## ФРАГМЕНТ ТЕКСТА
-- -- --

А потом диалог, если вчитаться в него внимательно, какое-то время (до того, как городничий дает Хлестакову деньги и тот их берет) строится у Гоголя так, что каждый слушает лишь себя, притом что отдельные слова из реплик собеседника это свое подтверждают. Городничий, например, предлагает Ивану Александровичу переменить квартиру, а тому чудится, и закономерно чудится, намек на тюрьму, и он обороняется: «Я служу в Петербурге…» Петербург же в свою очередь вызывает у городничего реплику: «…все рассказали проклятые купцы». А Хлестаков, чтобы не идти в кутузку, кричит, что дойдет до министра. Вот тогда городничий и не выдерживает — падает на колени, и ему является фантом. И его он не удивил, и нас в этот момент тоже: все может быть…
А дальнейшее Антон Антонович воспринимал уже как игру ревизора, не желающего открывать свое инкогнито. У Лаврова же от перемены обстоятельств меняется и задача: первая (с которой он шел) — была разузнать; вторая — дать взятку. В чудодейственной силе последней он нисколько не сомневается, к тому же у него появился шанс взятку эту всучить. Приезжий молод, не соврал Бобчинский, а «молодого скорее пронюхаешь…весь наверху».
Конец сцены строится импровизационно, хотя импровизацию, что само собой разумеется, после будут закреплять. Закреплять то, что режиссеру представится верным. Про Басилашвили он говорит, что пока много случайного, что же касается Лаврова, то к нему замечаний нет. У него, как и в первом акте, в процессе работы возникают детали емкие и неожиданные. Это потом, на спектакле, особенно на таком спектакле, что играется долго, актер лишь вызывает в себе ранее найденное состояние; сейчас же, на репетиции, он в состоянии персонажа пребывает. В том, разумеется, случае «пребывает», если есть готовность к работе и удача в ней.
У Кирилла Лаврова и то и другое присутствует, и потому возникают детали точные и неожиданные. Такая, например, деталь, как улыбка: когда он, наконец, дал Хлестакову деньги, тень ее прошла по его напряженному, измученному лицу. Улыбка была не самодовольная, не торжественная, но человеческая — так можно про нее сказать, и сказать с полным правом, потому что, повторяем, Лавров рисует не монстра, а живое лицо. «Толстоносый» — это не его герой; такое понятие о городничем для Лаврова штамп, способный низвести уровень пьесы до хрестоматийных прописей. Именно поэтому обаятельную свою, «лавровскую», улыбку актер обаятельной оставляет. Что-что, а однозначного отношения к героям ленинградский спектакль вызвать не стремится — мы не сидим в своих креслах в позе непогрешимой добродетели, которая только и знает, что брезгливо морщится. Нет, то, что происходит в «Ревизоре», касается и нас, и нас затрагивает та мысль, которую хочет утвердить исполнитель. А он хочет внушить нам: «Какая это мерзкая штука — страх; моя задача, как актера, — его развеять».

-- -- --

## ИСХОДНЫЕ МАТЕРИАЛЫ
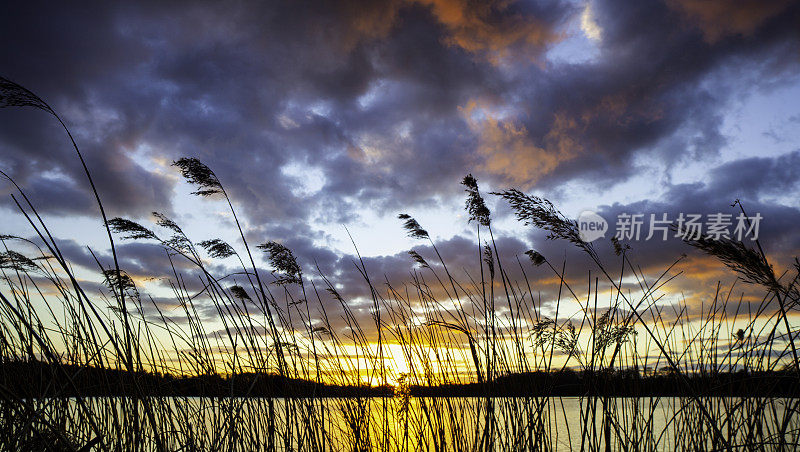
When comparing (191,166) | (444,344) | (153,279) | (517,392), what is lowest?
(517,392)

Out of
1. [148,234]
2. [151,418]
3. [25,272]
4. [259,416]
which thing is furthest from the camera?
[259,416]

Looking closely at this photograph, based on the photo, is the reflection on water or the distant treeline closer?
the reflection on water

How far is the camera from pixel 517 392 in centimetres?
256

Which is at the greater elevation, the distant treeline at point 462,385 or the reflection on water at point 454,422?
the distant treeline at point 462,385

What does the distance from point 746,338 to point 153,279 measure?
3995 millimetres

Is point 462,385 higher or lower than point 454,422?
higher

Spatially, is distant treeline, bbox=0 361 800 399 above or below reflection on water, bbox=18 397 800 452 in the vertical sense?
above

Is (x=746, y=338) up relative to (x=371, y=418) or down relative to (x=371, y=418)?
up

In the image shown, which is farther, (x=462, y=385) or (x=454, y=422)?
(x=462, y=385)

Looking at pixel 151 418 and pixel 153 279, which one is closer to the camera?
pixel 151 418

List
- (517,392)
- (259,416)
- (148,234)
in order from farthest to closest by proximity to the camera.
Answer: (259,416)
(148,234)
(517,392)

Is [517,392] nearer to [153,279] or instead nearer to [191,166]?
[191,166]

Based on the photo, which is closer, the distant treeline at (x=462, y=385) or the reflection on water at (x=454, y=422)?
the reflection on water at (x=454, y=422)

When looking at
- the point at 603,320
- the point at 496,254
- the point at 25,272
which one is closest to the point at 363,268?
the point at 496,254
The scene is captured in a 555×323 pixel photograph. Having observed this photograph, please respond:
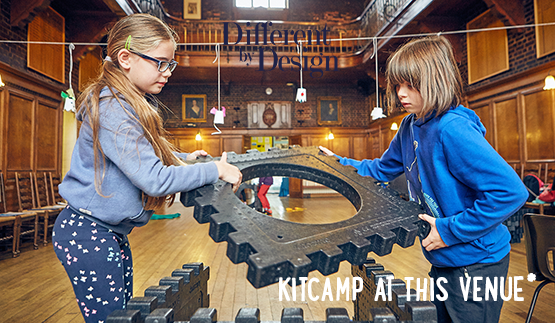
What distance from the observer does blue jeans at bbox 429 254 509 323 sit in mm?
949

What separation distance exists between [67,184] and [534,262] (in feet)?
7.22

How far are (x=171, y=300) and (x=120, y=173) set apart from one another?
41 cm

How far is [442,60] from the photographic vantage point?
0.93 metres

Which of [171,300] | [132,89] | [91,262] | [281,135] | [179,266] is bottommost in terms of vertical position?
[179,266]

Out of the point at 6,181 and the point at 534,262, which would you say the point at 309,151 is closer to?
the point at 534,262

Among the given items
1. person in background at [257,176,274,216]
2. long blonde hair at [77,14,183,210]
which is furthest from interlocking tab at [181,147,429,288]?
person in background at [257,176,274,216]

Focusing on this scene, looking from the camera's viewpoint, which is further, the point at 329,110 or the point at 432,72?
the point at 329,110

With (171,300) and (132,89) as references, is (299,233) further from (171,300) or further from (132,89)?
(132,89)

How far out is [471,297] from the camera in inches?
38.0

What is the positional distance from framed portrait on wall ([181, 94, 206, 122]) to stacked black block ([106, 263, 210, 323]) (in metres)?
10.7

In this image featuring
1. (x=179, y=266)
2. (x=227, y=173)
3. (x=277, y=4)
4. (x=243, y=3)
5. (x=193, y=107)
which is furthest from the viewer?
(x=277, y=4)

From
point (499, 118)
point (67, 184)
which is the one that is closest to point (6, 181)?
point (67, 184)

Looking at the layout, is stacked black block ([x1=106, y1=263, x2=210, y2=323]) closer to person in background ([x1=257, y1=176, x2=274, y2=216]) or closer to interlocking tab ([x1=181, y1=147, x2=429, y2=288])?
interlocking tab ([x1=181, y1=147, x2=429, y2=288])

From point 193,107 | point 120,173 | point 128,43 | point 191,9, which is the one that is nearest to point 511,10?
point 128,43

-- -- --

## ЗАДАНИЕ
Пожалуйста, воспроизведите дословно часть фрагмента о репетиции «Ревизора» начиная со слов «Конец сцены строится» и заканчивая словами «удача в ней.» включительно.

## ОТВЕТ
Конец сцены строится импровизационно, хотя импровизацию, что само собой разумеется, после будут закреплять. Закреплять то, что режиссеру представится верным. Про Басилашвили он говорит, что пока много случайного, что же касается Лаврова, то к нему замечаний нет. У него, как и в первом акте, в процессе работы возникают детали емкие и неожиданные. Это потом, на спектакле, особенно на таком спектакле, что играется долго, актер лишь вызывает в себе ранее найденное состояние; сейчас же, на репетиции, он в состоянии персонажа пребывает. В том, разумеется, случае «пребывает», если есть готовность к работе и удача в ней.